Supporting an investment in a struggling retailerPre-Acquisition Diligence, Planning & Turnaround

A niche retailer, a broken acquisition, and a fundless sponsor who sensed opportunity.

A large national retailer had fallen on hard times.  Their stock was down 95% from the highs yet the majority of it’s business had remained healthy.  The company had been stalked by an acquirer for months before agreeing to a tie-up, and that merger ultimately failed more than six months after the agreement.  The second largest shareholder, upset with the stock price liquidated their position driving the stock price down to a dollar.  A sponsor reached out to Radical Consulting to assess the company and identify opportunities for cost reduction and margin improvement as part of a potential investment.


The first and foremost challenge was assessing the company from the outside.  It was imperative from the onset that before opening communication with the company we have a detailed understanding of the company, the people, it’s financial situation and the levers on which we would rely to drive a potential turnaround.

We began to build a detailed set of operating and financial models based on publicly available information, SEC filings, merger agreements, public contracts and layered in additional information from store and channel visits and finally through public forum communications with the executives.  We were able to identify a number of challenges within the organization:

  • Lack of focus or clear direction
  • Poor public – especially investor – communication
  • Overspending in areas of advertising & marketing
  • Excess inventory
  • Poorly aligned SG&A and overhead ratios
  • Lack of attention to profitability
  • Potential overspending in various areas


We put forth – to the sponsor – a plan to reduce cost, improve margin and grow revenues.
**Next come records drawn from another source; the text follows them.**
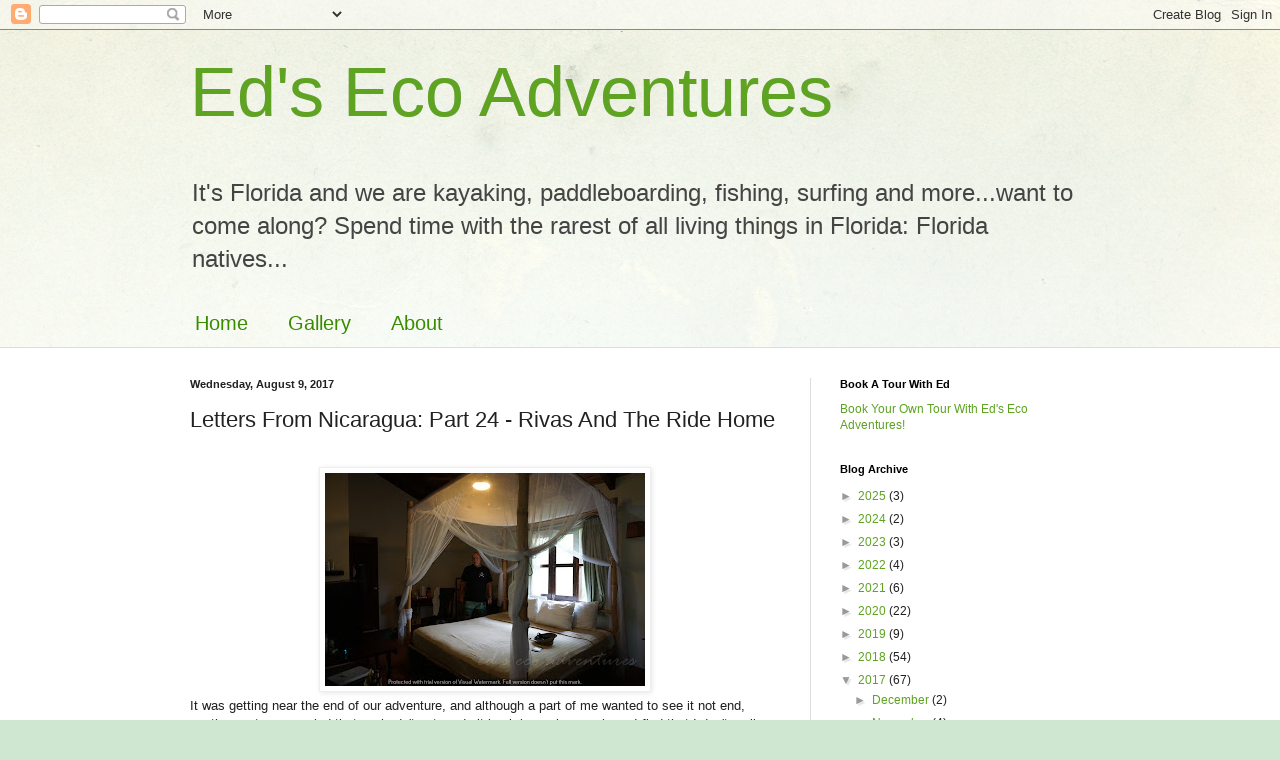

--- FILE ---
content_type: text/html; charset=utf-8
request_url: https://www.google.com/recaptcha/api2/aframe
body_size: 259
content:
<!DOCTYPE HTML><html><head><meta http-equiv="content-type" content="text/html; charset=UTF-8"></head><body><script nonce="_RvrqjTUgqz6b_B1TUqznA">/** Anti-fraud and anti-abuse applications only. See google.com/recaptcha */ try{var clients={'sodar':'https://pagead2.googlesyndication.com/pagead/sodar?'};window.addEventListener("message",function(a){try{if(a.source===window.parent){var b=JSON.parse(a.data);var c=clients[b['id']];if(c){var d=document.createElement('img');d.src=c+b['params']+'&rc='+(localStorage.getItem("rc::a")?sessionStorage.getItem("rc::b"):"");window.document.body.appendChild(d);sessionStorage.setItem("rc::e",parseInt(sessionStorage.getItem("rc::e")||0)+1);localStorage.setItem("rc::h",'1768974363375');}}}catch(b){}});window.parent.postMessage("_grecaptcha_ready", "*");}catch(b){}</script></body></html>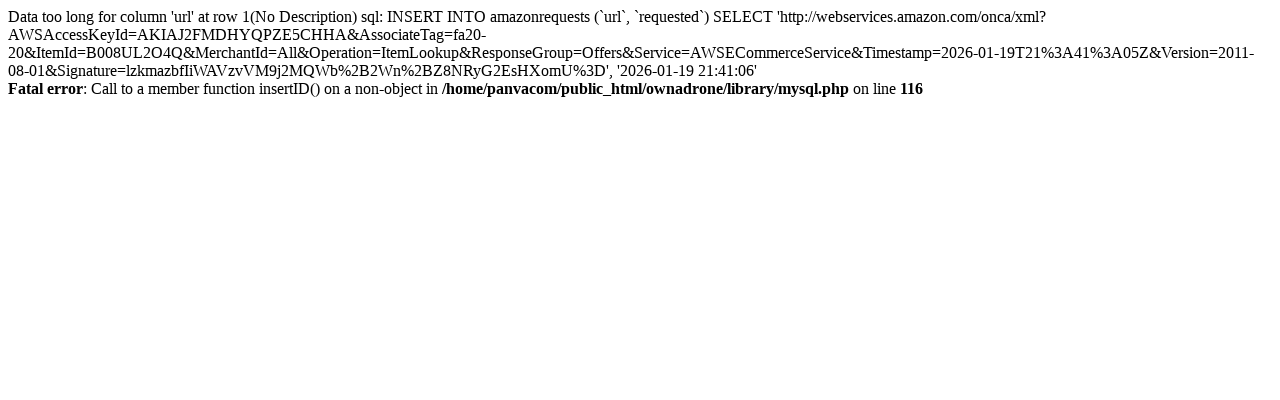

--- FILE ---
content_type: text/html; charset=utf-8
request_url: http://www.ownadrone.com/mini-radio-control-simulated-super-submarine-49mhz-green/
body_size: 637
content:
Data too long for column 'url' at row 1(No Description) sql: INSERT INTO amazonrequests (`url`, `requested`) SELECT 'http://webservices.amazon.com/onca/xml?AWSAccessKeyId=AKIAJ2FMDHYQPZE5CHHA&AssociateTag=fa20-20&ItemId=B008UL2O4Q&MerchantId=All&Operation=ItemLookup&ResponseGroup=Offers&Service=AWSECommerceService&Timestamp=2026-01-19T21%3A41%3A05Z&Version=2011-08-01&Signature=lzkmazbfIiWAVzvVM9j2MQWb%2B2Wn%2BZ8NRyG2EsHXomU%3D', '2026-01-19 21:41:06'<br />
<b>Fatal error</b>:  Call to a member function insertID() on a non-object in <b>/home/panvacom/public_html/ownadrone/library/mysql.php</b> on line <b>116</b><br />
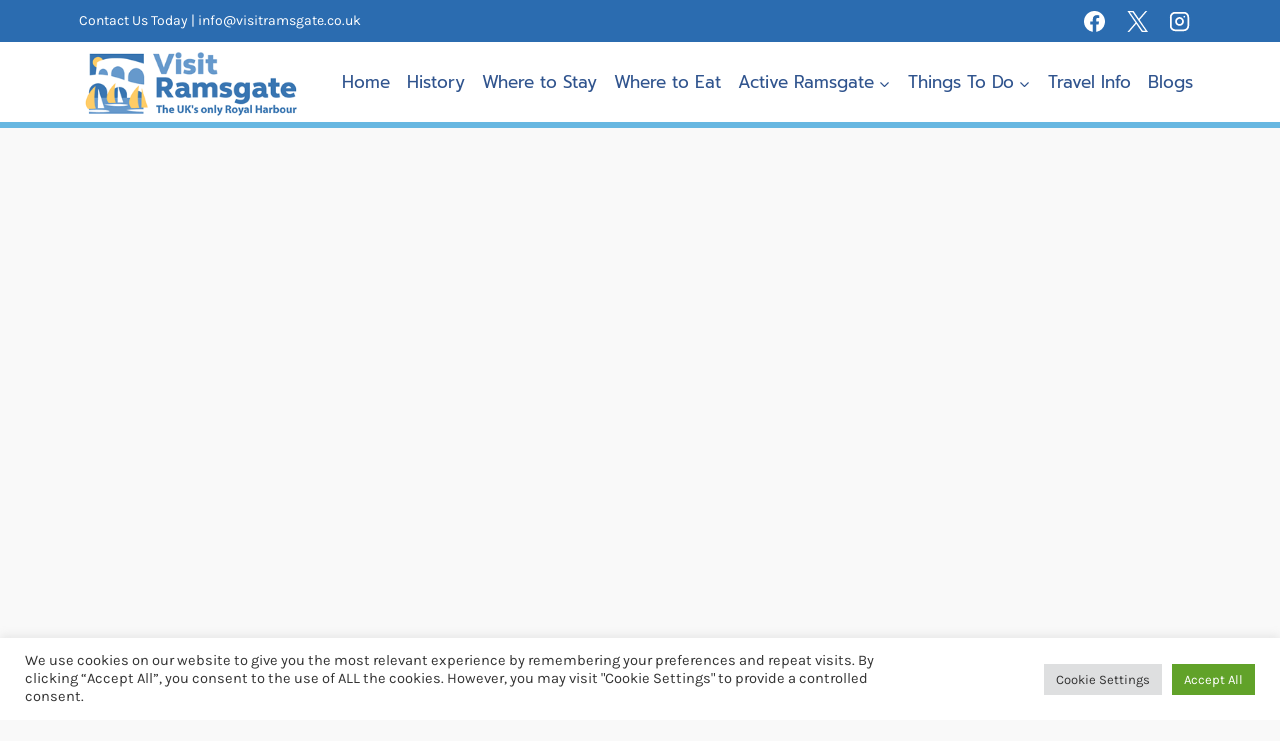

--- FILE ---
content_type: text/css
request_url: https://www.visitramsgate.co.uk/wordpress2/wp-content/themes/kadence-child-theme/style.css?ver=1699884305
body_size: 65
content:
/*
Theme Name: Kadence Child theme of kadence
Theme URI: 
Description: Child theme of kadence theme for the Kadence theme
Author: <a href="https://www.kadencewp.com/">Kadence WP</a>
Author URI: 
Template: kadence
Version: 1.1.48
*/

/* Generated by Orbisius Child Theme Creator (https://orbisius.com/products/wordpress-plugins/orbisius-child-theme-creator/) on Wed, 25 Oct 2023 21:33:10 +0000 */ 
/* The plugin now uses the recommended approach for loading the css files.*/

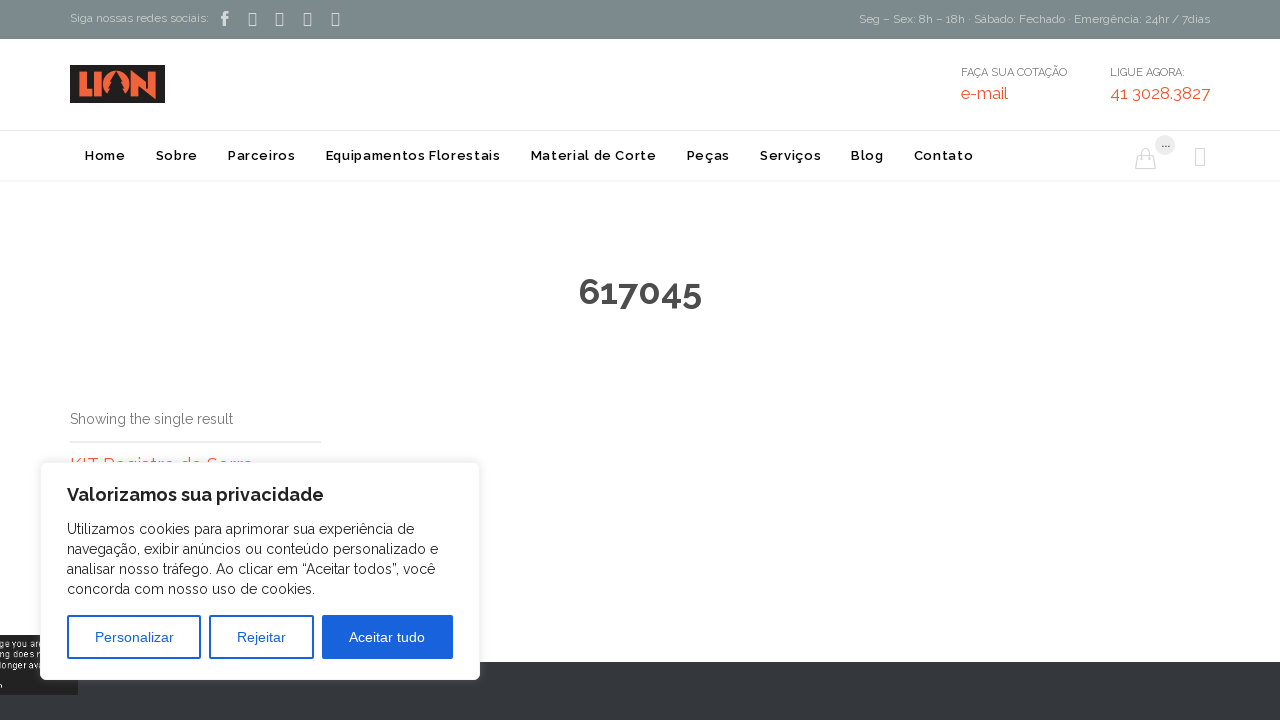

--- FILE ---
content_type: text/plain
request_url: https://www.google-analytics.com/j/collect?v=1&_v=j102&a=1892559976&t=pageview&_s=1&dl=https%3A%2F%2Flionequipamentos.com.br%2Fproduct-tag%2F617045%2F&ul=en-us%40posix&dt=617045%20-%20Lion%20Equipamentos&sr=1280x720&vp=1280x720&_u=YADAAUABAAAAACgAIAC~&jid=1669683216&gjid=627276909&cid=1117673811.1769818885&tid=UA-145827168-2&_gid=343213531.1769818889&_r=1&_slc=1&gtm=45He61r1n81TZSP7H2v895476398za200zd895476398&gcd=13l3l3l3l1l1&dma=0&tag_exp=103116026~103200004~104527906~104528500~104684208~104684211~115495939~115938465~115938469~116185181~116185182~116988316~117041587&z=1702120183
body_size: -573
content:
2,cG-Q2HMCNS6BZ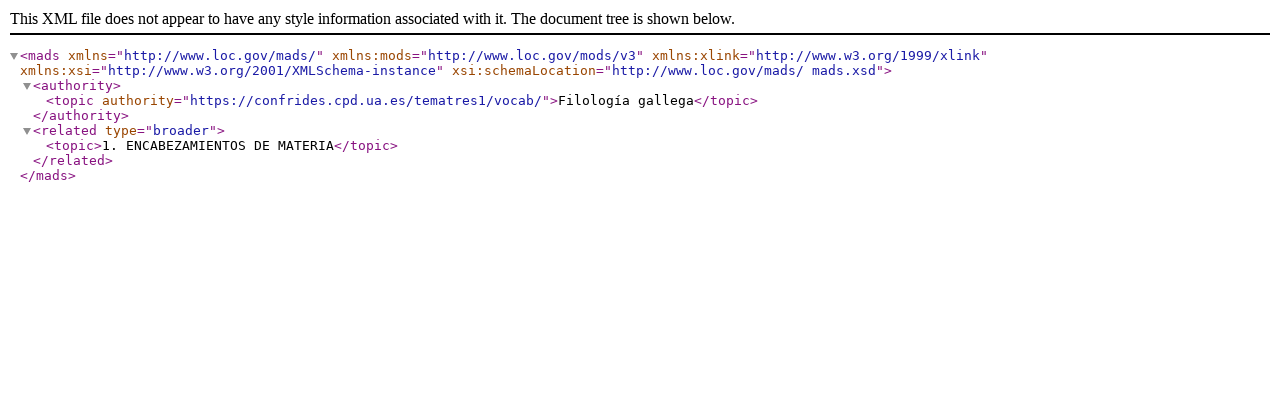

--- FILE ---
content_type: text/xml;charset=UTF-8
request_url: https://confrides.cpd.ua.es/tematres1/vocab/xml.php?madsTema=1409
body_size: 306
content:
<?xml version="1.0" encoding="utf-8"?><mads xmlns="http://www.loc.gov/mads/" xmlns:mods="http://www.loc.gov/mods/v3" xmlns:xlink="http://www.w3.org/1999/xlink" xmlns:xsi="http://www.w3.org/2001/XMLSchema-instance" xsi:schemaLocation="http://www.loc.gov/mads/
	mads.xsd"><authority><topic authority="https://confrides.cpd.ua.es/tematres1/vocab/">Filología gallega</topic></authority><related type="broader"><topic>1. ENCABEZAMIENTOS DE MATERIA</topic></related></mads>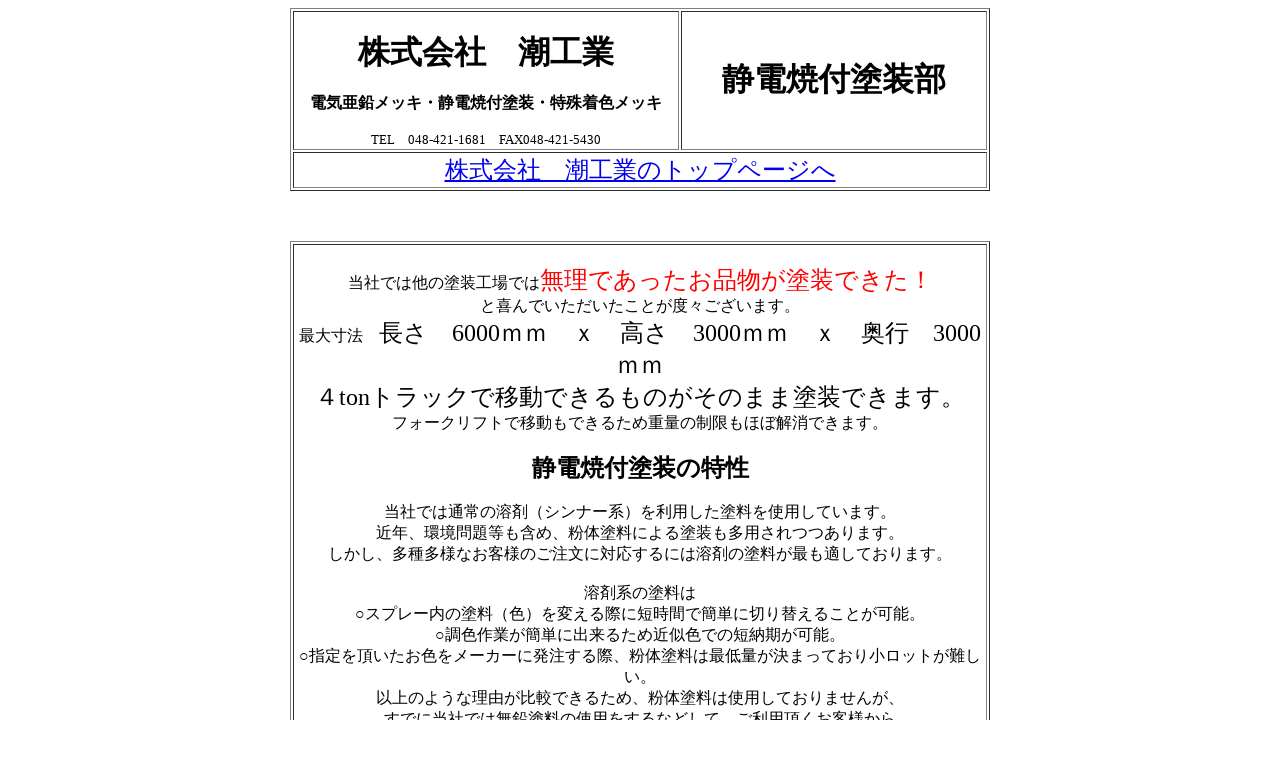

--- FILE ---
content_type: text/html; charset=UTF-8
request_url: http://www.usio-co.com/tosou.html
body_size: 3399
content:
<!DOCTYPE HTML PUBLIC "-//W3C//DTD HTML 4.01 Transitional//EN">
<HTML>
<HEAD>
<META name="description"content="大型の電気亜鉛メッキ、静電焼付塗装、特殊着色メッキを埼玉県戸田市にて行っています。当社事業は全て、関東では稀な「大型品」が作業できる企業として関東、甲信越、東北、東海の各地方からもご依頼を頂き営業中です。">
<META http-equiv="Content-Type" content="text/html; charset=UTF-8">
<META http-equiv="Content-Style-Type" content="text/css">
<META name="keywords" content="株式会社潮工業,潮工業,電気亜鉛メッキ,焼付塗装,特殊着色メッキ,ブロンズ仕上,硫化いぶし,うしお,メッキ,めっき,鍍金,亜鉛めっき">
<META http-equiv="Content-Type" content="text/html; charset=UTF-8">
<META name="GENERATOR" content="IBM WebSphere Studio Homepage Builder Version 11.0.0.0 for Windows">
<TITLE>潮工業　焼付塗装</TITLE>
<LINK rel="stylesheet" type="text/css" href="table.css" id="_HPB_TABLE_CSS_ID_">
</HEAD>
<BODY>
<CENTER>
<TABLE border="1" width="700">
  <TBODY>
    <TR>
      <TD align="center" valign="middle" width="382"><BR>
      <FONT color="#000000" size="6" face="HG丸ｺﾞｼｯｸM-PRO"><B>株式会社　潮工業</B></FONT><B><FONT color="#000000" size="3" face="HG丸ｺﾞｼｯｸM-PRO"><BR>
      <BR>
      電気亜鉛メッキ・静電焼付塗装・特殊着色メッキ</FONT></B><BR>
      <BR>
      <FONT face="HG丸ｺﾞｼｯｸM-PRO" size="-1">TEL　048-421-1681　FAX048-421-5430</FONT></TD>
      <TD align="center" valign="middle" width="302"><B><FONT size="+3" face="HG丸ｺﾞｼｯｸM-PRO">静電焼付塗装部</FONT></B></TD>
    </TR>
    <TR>
      <TD align="center" valign="middle" colspan="2"><FONT size="+2" face="HG丸ｺﾞｼｯｸM-PRO" color="#0000ff"><A href="index.html">株式会社　潮工業のトップページへ</A></FONT></TD>
    </TR>
  </TBODY>
</TABLE>
</CENTER>
<P><BR>
</P>
<CENTER>
<TABLE border="1" width="700">
  <TBODY>
    <TR>
      <TD height="49" colspan="4" align="center"><BR>
      当社では他の塗装工場では<FONT size="+2" color="#ff0000">無理であったお品物が塗装できた！</FONT><BR>
      と喜んでいただいたことが度々ございます。<BR>
      最大寸法　<FONT size="+2">長さ　6000ｍｍ　ｘ　高さ　3000ｍｍ　ｘ　奥行　3000ｍｍ<BR>
      ４tonトラックで移動できるものがそのまま塗装できます。</FONT><BR>
      フォークリフトで移動もできるため重量の制限もほぼ解消できます。<BR>
      <BR>
      <FONT size="+2"><B>静電焼付塗装の特性</B></FONT><BR>
      <BR>
      当社では通常の溶剤（シンナー系）を利用した塗料を使用しています。<BR>
      近年、環境問題等も含め、粉体塗料による塗装も多用されつつあります。<BR>
      しかし、多種多様なお客様のご注文に対応するには溶剤の塗料が最も適しております。<BR>
      <BR>
      溶剤系の塗料は<BR>
      ○スプレー内の塗料（色）を変える際に短時間で簡単に切り替えることが可能。<BR>
      ○調色作業が簡単に出来るため近似色での短納期が可能。<BR>
      ○指定を頂いたお色をメーカーに発注する際、粉体塗料は最低量が決まっており小ロットが難しい。<BR>
      以上のような理由が比較できるため、粉体塗料は使用しておりませんが、<BR>
      すでに当社では無鉛塗料の使用をするなどして、ご利用頂くお客様から<BR>
      最終ユーザー様まで喜んで頂ける様に作業しております。<BR>
      <BR>
      静電焼付の「静電」とは？<BR>
      吹付け作業をする際にお品物を吊るして行いますが、<BR>
      そのお品物に微量の電気を流すことで、お品物が塗料を引き付けるため通常では<BR>
      吹付けが難しい入り組んだ部分への塗料密着が可能となります。<BR>
      <BR>
      なお、当社は<FONT size="+2">通常「</FONT><FONT size="+2" color="#ff0000">下塗り：15～20μ、上塗り：25～35μ</FONT><FONT size="+2">」</FONT>を基準値として<BR>
      作業を行います。塗装厚のご相談も可能です。<BR>
      <BR>
      当社ではアクリル塗料を基準として使用しておりますが<BR>
      メラミン　・　エポキシ　・　フッ素　等各種塗料も作業できます。<BR>
      <BR>
      まずは、お電話頂ければどんなご相談も承ります<BR>
      TEL　048-421-1681　担当　加藤</TD>
    </TR>
  </TBODY>
</TABLE>
<BR>
<BR>
<B><FONT size="+2"><A name="tosoujisseki" href=""></A><A name="sagyoujisseki" href="">過去の作業実績</A></FONT></B><BR>
建築・公園（遊具）・設備・機械など他分野のお客様とのお付き合いをさせて頂いております</CENTER>
<CENTER>
<TABLE border="1" width="700">
  <COL span="1" width="175">
  <TBODY>
    <TR>
      <TD align="center" valign="top" width="175"><A href="tosou1.html"><IMG src="07.07nitto/DSCN2116.jpg" width="133" height="100" border="0" align="middle"></A></TD>
      <TD align="center" width="175"><A href="tosou2.html"><IMG src="07.07tobudoudutukouen/DSCN2033.jpg" width="133" height="100" border="0" align="middle"></A></TD>
      <TD align="center" width="175"><A href="tosou3.html"><IMG src="07.09sibata/DSCN2232.jpg" width="133" height="100" border="0"></A></TD>
      <TD align="center" width="175"><A href="tosou4.html"><IMG src="07.10TMS/DSCF8536.jpg" width="151" height="100" border="0"></A></TD>
    </TR>
    <TR>
      <TD align="center" width="175">大型複合遊具</TD>
      <TD align="center" width="175">駅構内店舗用<BR>
      テント骨組</TD>
      <TD align="center" width="175">駐輪場　柱梁一体品<BR>
      メッキ　＋　塗装</TD>
      <TD align="center" width="175">東京モーターショー<BR>
      ２ブース</TD>
    </TR>
    <TR>
      <TD height="100" width="175" align="center">随時追加していきます</TD>
      <TD height="100" width="175" align="center">随時追加していきます</TD>
      <TD width="175" align="center">随時追加していきます</TD>
      <TD width="175" align="center">随時追加していきます</TD>
    </TR>
    <TR>
      <TD width="175"></TD>
      <TD width="175"></TD>
      <TD width="175"></TD>
      <TD width="175"></TD>
    </TR>
  </TBODY>
</TABLE>
</CENTER>
<P><BR>
</P>
<script type="text/javascript">
var gaJsHost = (("https:" == document.location.protocol) ? "https://ssl." : "http://www.");
document.write(unescape("%3Cscript src='" + gaJsHost + "google-analytics.com/ga.js' type='text/javascript'%3E%3C/script%3E"));
</script>
<script type="text/javascript">
try {
var pageTracker = _gat._getTracker("UA-6719489-1");
pageTracker._trackPageview();
} catch(err) {}</script>
<P><BR>
</P>
<CENTER>
<TABLE border="1">
  <TBODY>
    <TR>
      <TD height="96" width="294" align="center">　　　<FONT color="#00cc00">お気軽にお問合せ下さい</FONT><BR>
      <IMG src="data/img04.png" width="30" height="30" border="0">　<FONT size="+3" color="#0000ff">048-421-1681<BR>
      </FONT><FONT color="#00cc00">営業時間</FONT><FONT size="+1" color="#00cc00">　8：00～17：00</FONT><BR>
      <IMG src="data/img01.png" width="30" height="30" border="0">　<FONT size="+2" color="#00cc00"><B><A href="mailto:mail@usio-co.com?Subject=%82%a8%96%e2%82%a2%8d%87%82%ed%82%b9%81%40HP%82%f0%8c%a9%82%c4">mail@usio-co.com</A></B></FONT></TD>
    </TR>
  </TBODY>
</TABLE>
</CENTER>
<P align="center"><BR>
<FONT size="-1"><A href="index.html">ホーム</A>　/　<A href="goaisatu.html">会社概要</A>　/　作業実績　/　<A href="news.html">NEWS</A><BR>
<A href="mekki.html">電気亜鉛メッキ</A>　/　<A href="tosou.html">静電焼付塗装</A>　/　<A href="tokusyu.html">特殊着色メッキ</A></FONT></P>
</BODY>
</HTML>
The cost reduction side called for a decrease in the total SG&A and overhead to numbers aligned with today’s revenue and the growth of the digital space and not the historic brick and mortar establishment of the previous decades.  With a focus on vendors and overhead, we identified $17.5 Million dollars in run-rate cost reductions.  While the realization of those reductions would take some time they would return the company to historic EBITDA ratios and profitability.

In the margin improvement realm, we detailed out a strategy that could achieve an additional $20 Million dollars in margin via net pricing increases.  With a more advanced pricing and discounting mechanism, the company could reduce their reliance on company-wide promotions.

The last leg of the stool was a plan for revenue growth, the key here was to not cannibalize existing sales.  Our plan, therefore, was to expand the product set to include additional categories on the periphery of the niche, things that were needed by the customer but weren’t currently being offered.  To reduce the burden on cash flow these items would be demoed in-store and online but drop shipped directly from the manufacturer at a lower – but still incremental to earnings – margin.


In this case, we did not support the implementation of the initiatives in the organization.  Instead, our work ended with the analysis and 10-week planning post-investment.  All of this work was completed prior to the potential transaction enabling the sponsor to make a decision, supporting the efforts to fundraise and working with executive management and board of directors.